Hoge Raad, 22-12-2017, ECLI:NL:HR:2017:3237, 16/03270
Hoge Raad, 22-12-2017, ECLI:NL:HR:2017:3237, 16/03270
Gegevens
- Instantie
- Hoge Raad
- Datum uitspraak
- 22 december 2017
- Datum publicatie
- 22 december 2017
- ECLI
- ECLI:NL:HR:2017:3237
- Formele relaties
- In cassatie op : ECLI:NL:GHAMS:2016:2635
- Zaaknummer
- 16/03270
- Relevante informatie
- Algemene wet bestuursrecht [Tekst geldig vanaf 01-05-2024 tot 01-03-2027] art. 8:75, Wet op de belasting van personenauto's en motorrijwielen 1992 [Tekst geldig vanaf 01-01-2024 tot 01-01-2025] art. 9, Wet op de belasting van personenauto's en motorrijwielen 1992 [Tekst geldig vanaf 01-01-2024 tot 01-01-2025] art. 10
Inhoudsindicatie
HR: 81.1 RO.
Uitspraak
22 december 2017
Nr. 16/03270
Arrest
gewezen op het beroep in cassatie van B.V. [X] te [Z] (hierna: belanghebbende) tegen de uitspraak van het Gerechtshof Amsterdam van 10 mei 2016, nr. 14/00803, op het hoger beroep van belanghebbende tegen een uitspraak van de Rechtbank Noord-Holland (nr. AWB 12/3563) betreffende een aan belanghebbende opgelegde naheffingsaanslag in de belasting van personenauto’s en motorrijwielen.
1 Geding in cassatie
Belanghebbende heeft tegen ’s Hofs uitspraak beroep in cassatie ingesteld en daarbij een aantal middelen voorgesteld.

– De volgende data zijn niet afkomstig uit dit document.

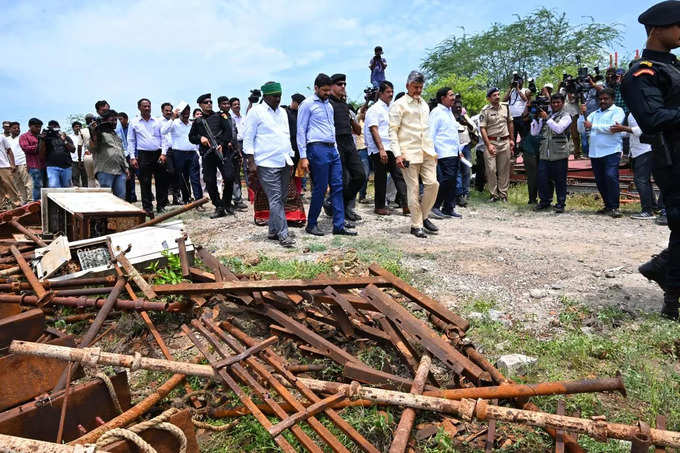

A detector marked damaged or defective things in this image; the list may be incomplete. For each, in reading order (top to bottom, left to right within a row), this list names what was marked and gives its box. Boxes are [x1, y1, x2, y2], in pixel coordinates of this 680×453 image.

rusted metal frame [0, 308, 44, 354]
rusted metal frame [8, 217, 47, 245]
rusted metal rod [9, 217, 47, 245]
rusted metal frame [9, 244, 52, 304]
rusted metal rod [9, 244, 52, 304]
rusted steel pipe [10, 244, 52, 304]
rusted steel pipe [0, 294, 173, 310]
rusted metal rod [0, 294, 173, 310]
rusted metal frame [0, 294, 173, 310]
rusted metal frame [52, 276, 128, 392]
rusted metal box [40, 187, 145, 240]
rusted metal rod [131, 195, 209, 228]
rusted steel pipe [131, 195, 209, 228]
rusted metal frame [131, 196, 209, 228]
rusted metal frame [175, 231, 191, 278]
rusted metal frame [211, 334, 278, 370]
rusted metal frame [152, 276, 390, 294]
rusty metal debris [1, 200, 680, 450]
pile of rusted scaffolding [1, 199, 680, 452]
rusted metal frame [370, 262, 470, 328]
rusted metal frame [364, 286, 486, 382]
rusted steel pipe [0, 432, 109, 450]
rusted metal rod [0, 430, 110, 452]
rusted metal frame [0, 370, 132, 442]
rusted metal frame [101, 408, 199, 452]
rusted metal frame [181, 322, 300, 452]
rusted metal frame [190, 318, 326, 452]
rusted metal frame [205, 316, 354, 452]
rusted metal frame [218, 318, 382, 452]
rusted metal frame [268, 390, 348, 436]
rusted metal frame [388, 354, 430, 452]
rusted metal rod [388, 354, 430, 452]
rusted steel pipe [388, 354, 430, 452]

Zowel de Staatssecretaris van Financiën als de Minister van Veiligheid en Justitie heeft een verweerschrift ingediend.
Belanghebbende heeft twee conclusies van repliek ingediend.
De Minister van Veiligheid en Justitie heeft een conclusie van dupliek ingediend.
2 Beoordeling van de middelen
De middelen kunnen niet tot cassatie leiden. Dit behoeft, gezien artikel 81, lid 1, van de Wet op de rechterlijke organisatie, geen nadere motivering, nu de middelen niet nopen tot beantwoording van rechtsvragen in het belang van de rechtseenheid of de rechtsontwikkeling.
3 Proceskosten
De Hoge Raad acht geen termen aanwezig voor een veroordeling in de proceskosten.